Why do I always feel the need to write at midnight? I should be sleeping. I always regret this the next day, but I know I'll toss and turn in bed if I don't get the thoughts out of my head.
I distinctly remember the last time I wrote about "curveballs." I had just arrived home from my best friend's wedding in Utah and had taken a 4th pregnancy test only to receive the same answer that I was pregnant. In disbelief, Tim and I looked at the positive sign in our tiny Peoria apartment, wondering how we were going to have another baby since we had just had a baby 3 months earlier.
I typed the words: Sometimes life throws you curveballs; just don't let them knock you down.
Life has thrown quite a few curveballs at us in recent months. Some good, some bad, some already forgotten. Somehow we are still standing, even though several curveballs have gotten close enough to knock us down. Tonight as I repeated some of my fears and concerns to Tim, I could feel my chest tighten with anxiety, but then almost as quickly as the anxiety filled my chest, peace filled my heart, and I remembered these thoughts from 5 years ago.
What I didn't know when I looked at those pregnancy tests was that I would miscarry several weeks later. I didn't know that my heart would shatter in a million pieces following that miscarriage. I didn't know that I could experience postpartum depression after a miscarriage. I didn't know I would doubt God, religion, and life. I didn't know I would stop believing in everything all together for a time and wallow in a very dark place. And I didn't know that I would somehow find the ability to push forward until I could breathe again.

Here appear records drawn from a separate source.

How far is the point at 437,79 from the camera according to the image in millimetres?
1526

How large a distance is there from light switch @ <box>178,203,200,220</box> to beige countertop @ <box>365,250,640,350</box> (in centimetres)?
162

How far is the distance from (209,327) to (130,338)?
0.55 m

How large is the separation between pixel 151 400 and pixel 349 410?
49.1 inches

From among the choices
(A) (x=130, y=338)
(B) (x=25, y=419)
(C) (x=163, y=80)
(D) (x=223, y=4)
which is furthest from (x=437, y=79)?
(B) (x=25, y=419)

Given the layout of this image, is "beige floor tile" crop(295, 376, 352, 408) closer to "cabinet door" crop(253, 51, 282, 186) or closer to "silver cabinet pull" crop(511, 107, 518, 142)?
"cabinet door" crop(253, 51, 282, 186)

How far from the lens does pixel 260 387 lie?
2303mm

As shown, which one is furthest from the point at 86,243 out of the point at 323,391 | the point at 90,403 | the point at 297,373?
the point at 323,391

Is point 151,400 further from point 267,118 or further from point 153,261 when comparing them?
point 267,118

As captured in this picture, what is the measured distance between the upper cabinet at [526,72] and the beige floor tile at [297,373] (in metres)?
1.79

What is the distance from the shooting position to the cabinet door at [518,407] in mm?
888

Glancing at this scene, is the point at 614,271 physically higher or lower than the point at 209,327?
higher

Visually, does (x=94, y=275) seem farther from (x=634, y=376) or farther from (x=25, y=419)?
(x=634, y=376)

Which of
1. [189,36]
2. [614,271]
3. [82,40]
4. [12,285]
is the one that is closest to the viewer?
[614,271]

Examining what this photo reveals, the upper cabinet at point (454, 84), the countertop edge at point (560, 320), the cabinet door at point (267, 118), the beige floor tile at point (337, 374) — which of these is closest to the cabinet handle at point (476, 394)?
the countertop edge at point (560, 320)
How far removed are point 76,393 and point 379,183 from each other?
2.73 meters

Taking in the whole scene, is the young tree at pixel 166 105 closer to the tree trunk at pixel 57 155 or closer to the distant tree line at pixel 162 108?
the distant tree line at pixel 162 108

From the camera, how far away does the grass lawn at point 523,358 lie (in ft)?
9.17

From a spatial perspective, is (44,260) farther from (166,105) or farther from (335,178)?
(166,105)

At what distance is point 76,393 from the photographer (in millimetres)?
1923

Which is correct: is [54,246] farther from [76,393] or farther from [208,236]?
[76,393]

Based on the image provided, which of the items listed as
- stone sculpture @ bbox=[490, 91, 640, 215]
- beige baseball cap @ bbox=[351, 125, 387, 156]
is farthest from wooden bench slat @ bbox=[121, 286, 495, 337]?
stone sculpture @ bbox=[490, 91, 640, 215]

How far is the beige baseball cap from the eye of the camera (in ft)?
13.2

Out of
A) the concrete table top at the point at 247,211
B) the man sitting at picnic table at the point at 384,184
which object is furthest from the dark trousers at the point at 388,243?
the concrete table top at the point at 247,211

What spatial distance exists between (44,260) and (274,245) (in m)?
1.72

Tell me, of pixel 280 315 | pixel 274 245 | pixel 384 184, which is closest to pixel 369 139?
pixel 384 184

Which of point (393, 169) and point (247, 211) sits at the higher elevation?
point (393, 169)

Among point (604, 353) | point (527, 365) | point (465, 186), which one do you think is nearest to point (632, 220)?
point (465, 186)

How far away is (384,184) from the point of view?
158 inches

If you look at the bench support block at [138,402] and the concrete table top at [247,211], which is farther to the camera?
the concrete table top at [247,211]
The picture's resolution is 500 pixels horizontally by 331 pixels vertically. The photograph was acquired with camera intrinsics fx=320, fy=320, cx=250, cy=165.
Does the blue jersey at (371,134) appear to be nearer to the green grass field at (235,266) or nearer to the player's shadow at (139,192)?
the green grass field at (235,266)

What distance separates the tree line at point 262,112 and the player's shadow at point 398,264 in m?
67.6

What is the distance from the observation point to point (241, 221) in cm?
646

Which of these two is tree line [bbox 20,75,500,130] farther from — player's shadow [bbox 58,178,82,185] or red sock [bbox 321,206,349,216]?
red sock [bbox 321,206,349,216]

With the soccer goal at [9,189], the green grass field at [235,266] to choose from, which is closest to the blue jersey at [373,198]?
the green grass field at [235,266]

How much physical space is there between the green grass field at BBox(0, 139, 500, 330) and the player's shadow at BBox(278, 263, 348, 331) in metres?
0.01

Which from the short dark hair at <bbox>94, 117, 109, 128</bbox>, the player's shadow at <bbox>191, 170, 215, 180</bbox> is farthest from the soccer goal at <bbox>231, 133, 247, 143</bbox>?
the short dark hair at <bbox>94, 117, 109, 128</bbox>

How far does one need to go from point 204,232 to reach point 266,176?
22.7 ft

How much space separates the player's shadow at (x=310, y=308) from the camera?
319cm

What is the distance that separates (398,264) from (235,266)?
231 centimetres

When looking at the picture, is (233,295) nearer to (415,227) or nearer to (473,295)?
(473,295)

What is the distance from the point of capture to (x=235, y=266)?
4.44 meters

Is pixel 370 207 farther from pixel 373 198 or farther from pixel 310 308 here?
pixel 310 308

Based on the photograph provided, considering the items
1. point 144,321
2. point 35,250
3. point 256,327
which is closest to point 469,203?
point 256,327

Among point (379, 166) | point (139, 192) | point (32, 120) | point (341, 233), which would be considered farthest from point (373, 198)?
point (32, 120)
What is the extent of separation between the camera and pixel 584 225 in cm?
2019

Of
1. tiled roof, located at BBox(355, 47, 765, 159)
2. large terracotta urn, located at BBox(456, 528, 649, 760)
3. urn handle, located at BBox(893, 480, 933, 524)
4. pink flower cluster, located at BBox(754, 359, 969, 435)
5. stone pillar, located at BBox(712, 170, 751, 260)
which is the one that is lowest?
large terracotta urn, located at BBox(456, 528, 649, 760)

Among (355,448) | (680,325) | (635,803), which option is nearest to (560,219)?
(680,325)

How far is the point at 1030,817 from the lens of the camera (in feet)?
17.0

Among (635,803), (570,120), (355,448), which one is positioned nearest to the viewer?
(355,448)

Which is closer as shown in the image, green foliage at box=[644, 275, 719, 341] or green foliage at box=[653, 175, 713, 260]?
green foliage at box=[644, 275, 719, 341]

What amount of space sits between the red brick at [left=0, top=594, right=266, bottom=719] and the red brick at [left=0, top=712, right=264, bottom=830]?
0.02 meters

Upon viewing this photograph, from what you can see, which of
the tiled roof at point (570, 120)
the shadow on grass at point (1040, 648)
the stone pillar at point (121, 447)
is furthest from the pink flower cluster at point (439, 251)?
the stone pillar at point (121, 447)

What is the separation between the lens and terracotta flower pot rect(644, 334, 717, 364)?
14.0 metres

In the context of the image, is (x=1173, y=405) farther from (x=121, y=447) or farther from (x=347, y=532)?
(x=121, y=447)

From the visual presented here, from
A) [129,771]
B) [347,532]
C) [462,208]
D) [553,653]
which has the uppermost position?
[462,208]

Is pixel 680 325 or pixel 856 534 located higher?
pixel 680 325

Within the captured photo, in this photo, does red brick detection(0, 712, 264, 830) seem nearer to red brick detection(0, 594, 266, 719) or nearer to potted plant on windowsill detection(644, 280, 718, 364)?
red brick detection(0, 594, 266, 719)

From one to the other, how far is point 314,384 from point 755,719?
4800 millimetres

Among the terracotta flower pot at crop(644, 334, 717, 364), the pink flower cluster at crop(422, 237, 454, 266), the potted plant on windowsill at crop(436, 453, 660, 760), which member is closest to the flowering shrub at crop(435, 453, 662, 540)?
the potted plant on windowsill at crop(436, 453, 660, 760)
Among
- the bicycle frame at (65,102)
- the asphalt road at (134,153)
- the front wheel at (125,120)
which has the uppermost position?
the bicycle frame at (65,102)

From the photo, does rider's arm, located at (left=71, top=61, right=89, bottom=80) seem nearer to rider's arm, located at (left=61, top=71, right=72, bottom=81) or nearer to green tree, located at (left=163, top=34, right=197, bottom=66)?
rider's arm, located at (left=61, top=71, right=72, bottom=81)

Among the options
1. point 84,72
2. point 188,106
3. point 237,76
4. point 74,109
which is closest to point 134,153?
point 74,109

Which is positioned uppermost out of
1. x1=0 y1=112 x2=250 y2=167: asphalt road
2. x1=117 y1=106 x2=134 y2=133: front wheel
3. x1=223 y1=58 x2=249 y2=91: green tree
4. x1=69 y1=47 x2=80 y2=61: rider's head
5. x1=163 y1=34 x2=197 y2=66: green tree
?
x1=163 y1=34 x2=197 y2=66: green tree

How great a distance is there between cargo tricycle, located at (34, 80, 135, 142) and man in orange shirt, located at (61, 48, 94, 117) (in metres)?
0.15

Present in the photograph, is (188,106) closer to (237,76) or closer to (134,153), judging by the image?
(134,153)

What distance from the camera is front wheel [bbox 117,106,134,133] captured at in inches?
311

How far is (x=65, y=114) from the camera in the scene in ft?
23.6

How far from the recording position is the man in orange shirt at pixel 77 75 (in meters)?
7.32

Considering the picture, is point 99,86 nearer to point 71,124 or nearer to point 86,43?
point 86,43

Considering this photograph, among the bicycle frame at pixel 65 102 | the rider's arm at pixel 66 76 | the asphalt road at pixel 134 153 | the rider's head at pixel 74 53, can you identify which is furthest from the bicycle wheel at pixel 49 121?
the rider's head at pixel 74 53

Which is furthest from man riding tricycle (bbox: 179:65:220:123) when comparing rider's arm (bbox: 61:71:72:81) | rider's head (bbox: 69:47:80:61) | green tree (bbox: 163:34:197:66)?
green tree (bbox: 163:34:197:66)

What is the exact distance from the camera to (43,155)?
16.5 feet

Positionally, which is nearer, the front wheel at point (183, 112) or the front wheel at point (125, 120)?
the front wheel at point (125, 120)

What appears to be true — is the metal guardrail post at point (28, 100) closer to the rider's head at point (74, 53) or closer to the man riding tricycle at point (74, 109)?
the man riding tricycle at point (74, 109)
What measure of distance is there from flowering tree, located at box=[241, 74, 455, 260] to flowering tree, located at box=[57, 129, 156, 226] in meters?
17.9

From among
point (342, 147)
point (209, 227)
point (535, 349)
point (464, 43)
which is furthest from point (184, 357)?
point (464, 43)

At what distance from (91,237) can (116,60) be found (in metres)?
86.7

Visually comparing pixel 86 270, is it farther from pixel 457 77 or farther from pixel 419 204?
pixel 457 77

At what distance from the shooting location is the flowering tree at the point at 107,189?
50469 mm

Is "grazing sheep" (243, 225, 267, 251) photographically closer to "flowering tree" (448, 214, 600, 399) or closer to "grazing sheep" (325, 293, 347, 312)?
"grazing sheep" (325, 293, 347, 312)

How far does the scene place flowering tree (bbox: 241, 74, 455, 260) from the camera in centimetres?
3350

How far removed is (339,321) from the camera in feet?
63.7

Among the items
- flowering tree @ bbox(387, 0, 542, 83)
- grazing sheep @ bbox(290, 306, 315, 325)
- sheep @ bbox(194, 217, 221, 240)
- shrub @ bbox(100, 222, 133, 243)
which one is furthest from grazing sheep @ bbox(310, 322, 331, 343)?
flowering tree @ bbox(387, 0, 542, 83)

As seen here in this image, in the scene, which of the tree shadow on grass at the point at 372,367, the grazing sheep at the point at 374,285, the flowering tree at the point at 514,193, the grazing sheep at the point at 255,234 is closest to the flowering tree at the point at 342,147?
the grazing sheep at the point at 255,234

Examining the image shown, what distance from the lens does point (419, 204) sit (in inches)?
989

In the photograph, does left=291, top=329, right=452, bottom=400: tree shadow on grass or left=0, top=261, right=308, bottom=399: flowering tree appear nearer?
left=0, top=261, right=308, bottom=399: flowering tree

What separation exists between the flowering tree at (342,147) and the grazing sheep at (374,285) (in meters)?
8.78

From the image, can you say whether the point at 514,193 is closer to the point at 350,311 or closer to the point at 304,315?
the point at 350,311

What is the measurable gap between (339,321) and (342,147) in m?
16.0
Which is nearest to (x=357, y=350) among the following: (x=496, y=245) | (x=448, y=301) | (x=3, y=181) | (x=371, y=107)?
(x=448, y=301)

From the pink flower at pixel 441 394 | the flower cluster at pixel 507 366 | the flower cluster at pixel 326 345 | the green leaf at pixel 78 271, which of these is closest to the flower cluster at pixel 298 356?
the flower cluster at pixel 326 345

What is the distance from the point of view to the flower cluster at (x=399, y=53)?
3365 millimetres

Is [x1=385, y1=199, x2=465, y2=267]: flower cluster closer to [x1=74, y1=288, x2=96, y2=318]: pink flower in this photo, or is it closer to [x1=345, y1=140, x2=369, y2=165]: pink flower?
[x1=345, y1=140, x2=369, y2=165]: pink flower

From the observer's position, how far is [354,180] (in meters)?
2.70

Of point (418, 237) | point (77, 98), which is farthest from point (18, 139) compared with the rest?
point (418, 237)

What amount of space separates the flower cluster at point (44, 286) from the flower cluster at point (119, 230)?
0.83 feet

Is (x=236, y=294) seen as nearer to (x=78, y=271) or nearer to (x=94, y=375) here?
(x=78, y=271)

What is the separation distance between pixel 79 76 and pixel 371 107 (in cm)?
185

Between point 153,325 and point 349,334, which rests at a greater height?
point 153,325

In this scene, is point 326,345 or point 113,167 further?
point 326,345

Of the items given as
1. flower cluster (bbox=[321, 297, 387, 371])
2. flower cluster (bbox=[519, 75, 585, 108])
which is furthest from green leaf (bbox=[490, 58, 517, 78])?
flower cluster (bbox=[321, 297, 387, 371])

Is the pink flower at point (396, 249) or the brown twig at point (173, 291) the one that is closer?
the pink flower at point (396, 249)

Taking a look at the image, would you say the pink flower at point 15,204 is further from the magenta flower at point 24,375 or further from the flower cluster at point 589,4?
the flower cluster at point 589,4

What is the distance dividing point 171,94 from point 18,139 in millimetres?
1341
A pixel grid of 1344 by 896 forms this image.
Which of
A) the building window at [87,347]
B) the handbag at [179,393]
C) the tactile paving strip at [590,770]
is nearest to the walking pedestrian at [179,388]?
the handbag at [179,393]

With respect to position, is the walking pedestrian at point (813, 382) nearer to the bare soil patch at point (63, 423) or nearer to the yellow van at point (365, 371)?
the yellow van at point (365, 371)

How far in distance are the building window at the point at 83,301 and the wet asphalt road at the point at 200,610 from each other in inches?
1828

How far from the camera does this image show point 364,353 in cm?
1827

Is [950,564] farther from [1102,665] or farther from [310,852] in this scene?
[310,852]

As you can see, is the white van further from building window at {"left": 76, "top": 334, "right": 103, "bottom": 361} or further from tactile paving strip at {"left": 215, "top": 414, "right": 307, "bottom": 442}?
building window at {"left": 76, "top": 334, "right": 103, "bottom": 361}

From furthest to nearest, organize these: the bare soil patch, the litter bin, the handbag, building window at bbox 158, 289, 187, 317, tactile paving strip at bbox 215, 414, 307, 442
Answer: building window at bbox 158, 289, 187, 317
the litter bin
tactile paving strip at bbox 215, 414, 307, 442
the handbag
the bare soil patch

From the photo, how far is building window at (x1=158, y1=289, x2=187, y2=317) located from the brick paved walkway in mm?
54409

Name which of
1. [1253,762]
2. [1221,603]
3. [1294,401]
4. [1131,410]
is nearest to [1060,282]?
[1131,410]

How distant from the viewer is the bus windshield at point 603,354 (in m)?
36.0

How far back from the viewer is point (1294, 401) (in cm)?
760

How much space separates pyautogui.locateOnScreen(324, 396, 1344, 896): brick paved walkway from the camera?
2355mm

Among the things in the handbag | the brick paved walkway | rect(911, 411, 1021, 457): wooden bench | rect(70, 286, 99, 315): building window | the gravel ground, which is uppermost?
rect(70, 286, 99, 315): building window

I didn't know any of that when I wrote those words. I think I wrote them trying to will my brain into believing them. It didn't totally work. But I believe it now. I believe life has a way of working out, even if that means we feel pain for a bit. Things will be okay. I have faith in God. I believe He has faith in me. He will guide me through the spinning curveballs and lead me to where I need to be. He always has.